Text excerpt
■ ■ ■ ■

Saturday Night Live
Listing the notable talents who learned their craft at Chicago’s improvisational theater The Second City is de rigueur for any article that covers the troupe’s illustrious past, so that’s what I’ll do right here. The early casts included Alan Arkin, both Mike Nichols and Elaine May, Del Close (who essentially founded the rigorous form of improv that has blossomed in the last 15 years or so), Joan Rivers, Fred Willard, Peter Boyle, and Robert Klein. In the early to mid-1970s a healthy chunk of the people who would dominate American comedy for the next few decades passed through its doors, including Harold Ramis, Brian Doyle-Murray and his little brother Bill, Shelley Long, Dan Aykroyd, and virtually the entire cast of SCTV, which isn’t very surprising, considering that the name stands for “Second City Television.”
John Belushi was the closest thing American comedy had to a rock star in the 1970s, and his untimely death in 1982 from a cocaine overdose only cemented his outsized legend. By the time he hit Saturday Night Live, Belushi had honed his ungainly and manic brilliance through years of training on stages like that of Second City. Joe Flaherty, while never as big a star as Belushi, was and is similarly a consummate pro, doing a ridiculous number of celebrity impersonations on SCTV as well as enhancing projects as diverse as Johnny Dangerously, Heavy Metal, Detroit Rock City, Used Cars, 1941, Stripes, and, best of all, Freaks and Geeks.

■ ■ ■ ■

Information given

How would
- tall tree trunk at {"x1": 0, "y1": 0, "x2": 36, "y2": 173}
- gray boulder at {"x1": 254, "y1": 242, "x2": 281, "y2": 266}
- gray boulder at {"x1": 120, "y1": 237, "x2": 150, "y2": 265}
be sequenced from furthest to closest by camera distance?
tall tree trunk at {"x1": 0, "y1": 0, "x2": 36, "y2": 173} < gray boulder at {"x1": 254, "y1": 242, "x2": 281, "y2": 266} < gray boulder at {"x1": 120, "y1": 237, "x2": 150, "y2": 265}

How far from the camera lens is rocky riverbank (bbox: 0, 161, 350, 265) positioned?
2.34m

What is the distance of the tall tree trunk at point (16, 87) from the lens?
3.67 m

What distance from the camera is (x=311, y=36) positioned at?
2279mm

■ ■ ■ ■

Task list
a - Answer these questions from the text about The Second City:
(i) What does the name SCTV stand for?
(ii) In what year did John Belushi die, and what caused his death?
(iii) Which of Joe Flaherty's projects does the text call the best of all?
b - Write the next paragraph of the text about The Second City, picking up after the sentence about Joe Flaherty.

Responses for each task
a -
(i) Second City Television.
(ii) 1982, from a cocaine overdose.
(iii) Freaks and Geeks.

b -
The comedy blog Splitsider recently posted a delicious clip, from Second City’s own archives, that dates from 1971, and it just has to be one of the very earliest records we have of John Belushi plying his craft. Deriving from Second City’s 41st revue from 1971, titled No, No Wilmette, the sketch is called simply “Jail” and it’s a pleasure to watch Belushi’s patient and skillful underplaying. It’s not every sketch that features the hasty preparation for a suicide, as this one does, which might serve as an index to the “revolutionary/countercultural” identity of the Second City players at that time.